> 本文
# # # # #

2015-05-11 00:48:22 | 今読んでる本


生命がマイナスのエントロピーを食べるという表現が熱力学者と生物学双方の反発を招いたシュレージンガーのこの著作は今も尚、大胆な名著である。特に『生物と無生物の間』福岡伸一著の誤解は、文庫本版の2008年の訳者鎮目康夫氏の21世紀あとがきに、福岡氏の著作引用が記載され誤解事例として、指摘されているので引用する。註1
「シュレーディンガーは誤りを犯した。実は、生命は食物に含まれている有機高分子の秩序を負のエントロピーの源として取り入れているのではない。生物はその消化プロセスにおいて、タンパク質にせよ炭水化物にせよ有機高分子に含まれているはずの秩序をことごとく分解し、そこに含まれている情報をむざむざ捨ててから吸収している。なぜならその秩序とは他の生物の情報だったもので、自分自身にはノイズになりうるものだからである。」講談社現代新書150頁」
シュレーディンガーは負のエントロピー源をタンパク質などに求めたのではない。彼の言う非周期性結晶が、遺伝子を乗せたりしている安定な原子間相互作用が、熱力学の法則を超越している時計じかけが生物であるとみなしたのであって的が外れているばかりではない。福岡伸一氏はエントロピー増大の情報概念(他の生物の秩序が消化される)と実際の熱力学に関係する自由エネルギーの取得を直結して誤解している。

熱力学的エントロピーと情報学のエントロピーを混乱させている通俗科学が今も尚巷の知識野郎達に蔓延している。

ともあれ



①無秩序から秩序が生まれる物理仕掛け

②秩序が秩序を生む物理仕掛け

①は、脳内の初観念<自己意識>の始まりと同じである。②は、観念の精神化と同じである。同じというか、相似している。

私の主張する初観念の三つの端緒は
一、情緒
一、直覚
一、愛
いずれにも共通するのは共感という、ないところに観念を直接形成する心のメカニズムが働いている。

# # # # #

> 課題 1
記録のうち「furthest」を含む行を数えると、いくつになりますか。数だけを答えてください。
本文と記録は、互いに関係のない別々の資料です。

# # # # #

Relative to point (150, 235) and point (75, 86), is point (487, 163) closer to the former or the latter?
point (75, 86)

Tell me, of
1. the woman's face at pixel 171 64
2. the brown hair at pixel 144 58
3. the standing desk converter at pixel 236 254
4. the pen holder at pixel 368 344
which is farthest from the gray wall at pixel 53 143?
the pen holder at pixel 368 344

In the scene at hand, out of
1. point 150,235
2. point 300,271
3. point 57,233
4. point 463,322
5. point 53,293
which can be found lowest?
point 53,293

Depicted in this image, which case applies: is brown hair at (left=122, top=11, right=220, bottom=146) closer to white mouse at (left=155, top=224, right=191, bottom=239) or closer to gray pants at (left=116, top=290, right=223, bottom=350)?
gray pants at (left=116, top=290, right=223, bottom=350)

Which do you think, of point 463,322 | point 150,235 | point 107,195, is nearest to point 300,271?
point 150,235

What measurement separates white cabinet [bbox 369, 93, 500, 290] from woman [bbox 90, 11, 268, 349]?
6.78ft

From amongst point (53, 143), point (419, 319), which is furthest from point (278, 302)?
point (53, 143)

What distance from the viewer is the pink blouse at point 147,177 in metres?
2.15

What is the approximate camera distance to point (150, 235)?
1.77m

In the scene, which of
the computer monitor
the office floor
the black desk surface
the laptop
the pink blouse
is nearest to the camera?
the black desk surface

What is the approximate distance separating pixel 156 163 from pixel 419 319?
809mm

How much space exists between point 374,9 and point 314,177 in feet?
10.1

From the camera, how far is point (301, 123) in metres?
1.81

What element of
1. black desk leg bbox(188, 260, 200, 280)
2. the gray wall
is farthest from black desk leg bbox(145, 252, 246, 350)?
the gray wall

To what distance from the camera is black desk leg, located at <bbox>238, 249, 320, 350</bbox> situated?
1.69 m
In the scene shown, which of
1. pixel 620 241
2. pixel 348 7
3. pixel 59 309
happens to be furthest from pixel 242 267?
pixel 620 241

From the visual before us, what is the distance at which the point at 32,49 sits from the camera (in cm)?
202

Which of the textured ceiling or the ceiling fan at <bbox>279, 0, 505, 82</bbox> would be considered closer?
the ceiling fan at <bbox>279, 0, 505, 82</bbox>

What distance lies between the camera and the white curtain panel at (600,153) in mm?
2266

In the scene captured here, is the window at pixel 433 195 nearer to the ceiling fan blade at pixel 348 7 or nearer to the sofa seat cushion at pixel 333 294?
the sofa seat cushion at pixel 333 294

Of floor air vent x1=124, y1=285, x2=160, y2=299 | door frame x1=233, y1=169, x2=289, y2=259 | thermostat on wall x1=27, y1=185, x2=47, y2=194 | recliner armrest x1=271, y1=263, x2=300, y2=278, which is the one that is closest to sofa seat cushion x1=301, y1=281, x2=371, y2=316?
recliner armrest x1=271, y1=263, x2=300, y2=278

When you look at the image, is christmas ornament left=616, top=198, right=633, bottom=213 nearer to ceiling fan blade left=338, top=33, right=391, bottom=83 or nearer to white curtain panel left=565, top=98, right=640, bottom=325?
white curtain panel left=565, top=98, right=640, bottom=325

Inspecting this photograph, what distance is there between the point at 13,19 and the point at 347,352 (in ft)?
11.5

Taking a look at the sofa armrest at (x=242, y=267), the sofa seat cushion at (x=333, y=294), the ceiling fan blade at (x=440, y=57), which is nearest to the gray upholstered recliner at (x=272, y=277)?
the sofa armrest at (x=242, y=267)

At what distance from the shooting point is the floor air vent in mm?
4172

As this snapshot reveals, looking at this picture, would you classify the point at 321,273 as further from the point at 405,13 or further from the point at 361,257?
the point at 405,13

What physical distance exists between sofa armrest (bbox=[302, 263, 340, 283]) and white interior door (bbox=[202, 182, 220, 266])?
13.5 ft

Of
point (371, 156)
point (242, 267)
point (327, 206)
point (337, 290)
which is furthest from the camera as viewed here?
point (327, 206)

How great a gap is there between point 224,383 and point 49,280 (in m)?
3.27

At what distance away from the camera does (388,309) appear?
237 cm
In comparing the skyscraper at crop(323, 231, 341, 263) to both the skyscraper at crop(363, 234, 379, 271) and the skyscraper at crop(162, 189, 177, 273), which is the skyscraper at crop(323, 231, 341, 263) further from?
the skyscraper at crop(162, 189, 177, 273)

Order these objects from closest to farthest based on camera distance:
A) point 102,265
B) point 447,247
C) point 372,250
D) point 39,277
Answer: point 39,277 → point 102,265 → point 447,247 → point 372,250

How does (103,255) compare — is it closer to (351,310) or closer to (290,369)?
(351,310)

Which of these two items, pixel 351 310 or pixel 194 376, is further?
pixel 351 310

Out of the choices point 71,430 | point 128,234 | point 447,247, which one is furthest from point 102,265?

# # # # #

> 課題 2
シュレーディンガーの著作を論じた本文を、一字一句変えずにそのまま再現してください。

> 解答例 1
4

> 解答例 2
2015-05-11 00:48:22 | 今読んでる本


生命がマイナスのエントロピーを食べるという表現が熱力学者と生物学双方の反発を招いたシュレージンガーのこの著作は今も尚、大胆な名著である。特に『生物と無生物の間』福岡伸一著の誤解は、文庫本版の2008年の訳者鎮目康夫氏の21世紀あとがきに、福岡氏の著作引用が記載され誤解事例として、指摘されているので引用する。註1
「シュレーディンガーは誤りを犯した。実は、生命は食物に含まれている有機高分子の秩序を負のエントロピーの源として取り入れているのではない。生物はその消化プロセスにおいて、タンパク質にせよ炭水化物にせよ有機高分子に含まれているはずの秩序をことごとく分解し、そこに含まれている情報をむざむざ捨ててから吸収している。なぜならその秩序とは他の生物の情報だったもので、自分自身にはノイズになりうるものだからである。」講談社現代新書150頁」
シュレーディンガーは負のエントロピー源をタンパク質などに求めたのではない。彼の言う非周期性結晶が、遺伝子を乗せたりしている安定な原子間相互作用が、熱力学の法則を超越している時計じかけが生物であるとみなしたのであって的が外れているばかりではない。福岡伸一氏はエントロピー増大の情報概念(他の生物の秩序が消化される)と実際の熱力学に関係する自由エネルギーの取得を直結して誤解している。

熱力学的エントロピーと情報学のエントロピーを混乱させている通俗科学が今も尚巷の知識野郎達に蔓延している。

ともあれ



①無秩序から秩序が生まれる物理仕掛け

②秩序が秩序を生む物理仕掛け

①は、脳内の初観念<自己意識>の始まりと同じである。②は、観念の精神化と同じである。同じというか、相似している。

私の主張する初観念の三つの端緒は
一、情緒
一、直覚
一、愛
いずれにも共通するのは共感という、ないところに観念を直接形成する心のメカニズムが働いている。